Add synthesized speech to your web site with

WebNation QuickSpeech™

A Text-to-Speech-to-QuickTime Converter for Macintosh

Build version #0

July 8, 1999


Contents

Overview and Demo

Requirements for using QuickSpeech

Download QuickSpeech

QuickSpeech Usage Notes

Input and Output URLs

Menu commands

Preferences

Play Speech from URL

Status Window

Embedding QuickSpeech movies in your web page

Tips

QuickSpeech Sites

Possible future projects

Correspondence


Overview and Demo

WebNation QuickSpeech for Macintosh makes it easy to add synthesized speech to your web site.

Given a text file as input, QuickSpeech converts the text to synthesized speech, then saves the audio output as a QuickTime movie file.

The input and output files may be located on your disk drive or an Internet server, so you can automatically upload the QuickSpeech movie to your web site.

You can embed the QuickSpeech movie in your web pages. The speech audio will play back in the web browser of any Mac or Windows computer with QuickTime 4 installed.

If the speech needs to be updated periodically, the QuickSpeech Automatic Conversion mode can repeat the process according to your settings.

We're experimenting with QuickSpeech at ConwayWeather.com to give a talking weather forecast. The content is updated every 20 minutes or so.


Requirements for using QuickSpeech

QuickSpeech run on the Power Mac only. 680x0 processors are not supported.

QuickSpeech requires MacOS 8.6. It uses several technologies built-in to MacOS 8.6, including:

QuickSpeech requires QuickTime 4 Pro.

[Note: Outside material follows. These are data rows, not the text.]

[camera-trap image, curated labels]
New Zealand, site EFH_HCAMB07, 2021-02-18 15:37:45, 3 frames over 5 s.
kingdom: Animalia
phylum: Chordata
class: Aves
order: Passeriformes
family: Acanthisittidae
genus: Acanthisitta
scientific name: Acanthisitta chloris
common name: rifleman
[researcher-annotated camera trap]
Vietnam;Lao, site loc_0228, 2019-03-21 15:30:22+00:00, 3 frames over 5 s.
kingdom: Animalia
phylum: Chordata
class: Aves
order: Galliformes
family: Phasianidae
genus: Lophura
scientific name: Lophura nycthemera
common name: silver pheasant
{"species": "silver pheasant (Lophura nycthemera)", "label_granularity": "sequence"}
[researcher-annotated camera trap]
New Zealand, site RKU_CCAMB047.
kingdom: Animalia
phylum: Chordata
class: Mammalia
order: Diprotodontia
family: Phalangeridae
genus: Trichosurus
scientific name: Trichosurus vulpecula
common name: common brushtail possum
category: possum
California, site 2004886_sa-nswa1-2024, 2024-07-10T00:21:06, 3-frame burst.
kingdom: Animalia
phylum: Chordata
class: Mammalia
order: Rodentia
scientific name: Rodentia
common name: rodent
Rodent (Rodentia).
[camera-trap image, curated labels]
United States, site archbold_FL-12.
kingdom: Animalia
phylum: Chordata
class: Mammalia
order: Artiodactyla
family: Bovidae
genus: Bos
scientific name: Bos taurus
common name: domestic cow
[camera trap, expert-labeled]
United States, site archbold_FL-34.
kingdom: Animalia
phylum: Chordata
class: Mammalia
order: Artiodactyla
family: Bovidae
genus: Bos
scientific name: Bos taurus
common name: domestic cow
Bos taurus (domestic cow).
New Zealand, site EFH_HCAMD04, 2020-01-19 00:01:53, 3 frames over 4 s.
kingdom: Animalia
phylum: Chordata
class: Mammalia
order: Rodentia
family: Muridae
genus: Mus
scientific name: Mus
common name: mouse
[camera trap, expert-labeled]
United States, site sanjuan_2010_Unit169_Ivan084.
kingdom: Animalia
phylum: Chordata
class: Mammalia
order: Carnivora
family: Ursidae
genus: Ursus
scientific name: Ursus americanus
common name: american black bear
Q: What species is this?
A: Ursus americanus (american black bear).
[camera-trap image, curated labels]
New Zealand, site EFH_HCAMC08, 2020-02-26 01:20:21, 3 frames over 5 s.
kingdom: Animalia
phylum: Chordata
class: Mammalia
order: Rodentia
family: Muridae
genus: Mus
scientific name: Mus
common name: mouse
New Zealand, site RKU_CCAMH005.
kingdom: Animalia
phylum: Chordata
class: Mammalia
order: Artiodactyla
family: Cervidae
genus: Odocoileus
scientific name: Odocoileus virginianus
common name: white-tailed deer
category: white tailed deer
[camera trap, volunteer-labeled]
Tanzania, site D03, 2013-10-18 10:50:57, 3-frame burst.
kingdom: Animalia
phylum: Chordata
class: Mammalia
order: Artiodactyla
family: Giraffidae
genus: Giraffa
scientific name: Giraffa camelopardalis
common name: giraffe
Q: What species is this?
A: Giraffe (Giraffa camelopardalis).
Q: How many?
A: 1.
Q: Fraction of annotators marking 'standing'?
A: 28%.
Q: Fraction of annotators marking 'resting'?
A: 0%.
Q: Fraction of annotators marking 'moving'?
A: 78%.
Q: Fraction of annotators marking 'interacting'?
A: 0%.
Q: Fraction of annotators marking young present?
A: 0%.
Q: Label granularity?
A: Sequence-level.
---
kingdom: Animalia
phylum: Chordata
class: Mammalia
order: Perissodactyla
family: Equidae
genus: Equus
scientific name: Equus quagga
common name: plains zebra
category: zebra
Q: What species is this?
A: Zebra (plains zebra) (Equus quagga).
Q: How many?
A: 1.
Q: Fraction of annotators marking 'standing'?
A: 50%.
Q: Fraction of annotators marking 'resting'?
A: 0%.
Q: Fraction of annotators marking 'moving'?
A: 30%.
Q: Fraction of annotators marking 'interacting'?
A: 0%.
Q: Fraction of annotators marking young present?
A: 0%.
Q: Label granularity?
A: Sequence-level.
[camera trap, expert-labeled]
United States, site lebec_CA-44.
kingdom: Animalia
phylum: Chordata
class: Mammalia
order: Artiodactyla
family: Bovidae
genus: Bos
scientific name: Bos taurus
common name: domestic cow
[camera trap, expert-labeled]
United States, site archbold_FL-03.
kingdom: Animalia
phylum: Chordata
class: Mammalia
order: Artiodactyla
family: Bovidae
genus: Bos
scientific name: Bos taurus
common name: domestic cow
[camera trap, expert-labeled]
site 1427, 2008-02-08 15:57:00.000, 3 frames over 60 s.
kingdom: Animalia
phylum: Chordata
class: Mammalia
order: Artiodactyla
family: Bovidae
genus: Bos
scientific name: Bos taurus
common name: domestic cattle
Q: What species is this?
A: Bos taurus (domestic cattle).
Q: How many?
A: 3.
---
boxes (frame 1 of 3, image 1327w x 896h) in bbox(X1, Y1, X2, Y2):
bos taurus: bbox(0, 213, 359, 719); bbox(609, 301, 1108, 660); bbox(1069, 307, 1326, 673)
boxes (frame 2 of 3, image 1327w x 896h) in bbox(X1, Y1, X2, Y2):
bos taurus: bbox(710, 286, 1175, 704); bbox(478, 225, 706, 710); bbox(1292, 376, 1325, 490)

This is necessary in order to save the audio output files.

(Note: These requirements apply to the creation of the QuickSpeech output, not playback. Any Mac or Windows computer with the free version of QuickTime 4 can listen to the QuickSpeech movie.)


Download QuickSpeech

Follow this link to download QuickSpeech.


QuickSpeech Usage Notes

When you launch QuickSpeech for the first time, you should go to the Preferences window and click the "Change QuickTime output settings" button. The recommended output formats are Qualcomm PureVoice or QDesign Music2.

The QuickTime movie produced in the final output is ready for immediate use on the web. It has been compressed to a QuickTime audio format, flattened, stored in the data fork, and formatted for fast start playback.

Currently, there are no controls in QuickSpeech to select the Speech Manager Voice. Use Apple's "Speech" control panel to select the voice and rate of speech. The best voices for intelligible speech are Victoria High Quality, Bruce High Quality and Agnes High Quality.

In Automatic Conversion mode, you may find it difficult to use other programs while QuickSpeech is creating the text-to-speech output. During the speech synthesis, audio capture and format conversion phases of conversion, most programs are halted while the QuickSpeech conversion is running. (But some programs like IPNetRouter continue to run in the background during QuickSpeech conversion.) This situation is expected to improve when MacOS X is available. Until then, you may want to consider running QuickSpeech on an unattended Macintosh.

During the speech synthesis and audio capture phase of the program, a large AIFF audio file is created. As a general guideline, reserve 10 megabyte of disk storage for every minute of audio. After the final audio compression, the final output can be reduced to 150K per minute, or less.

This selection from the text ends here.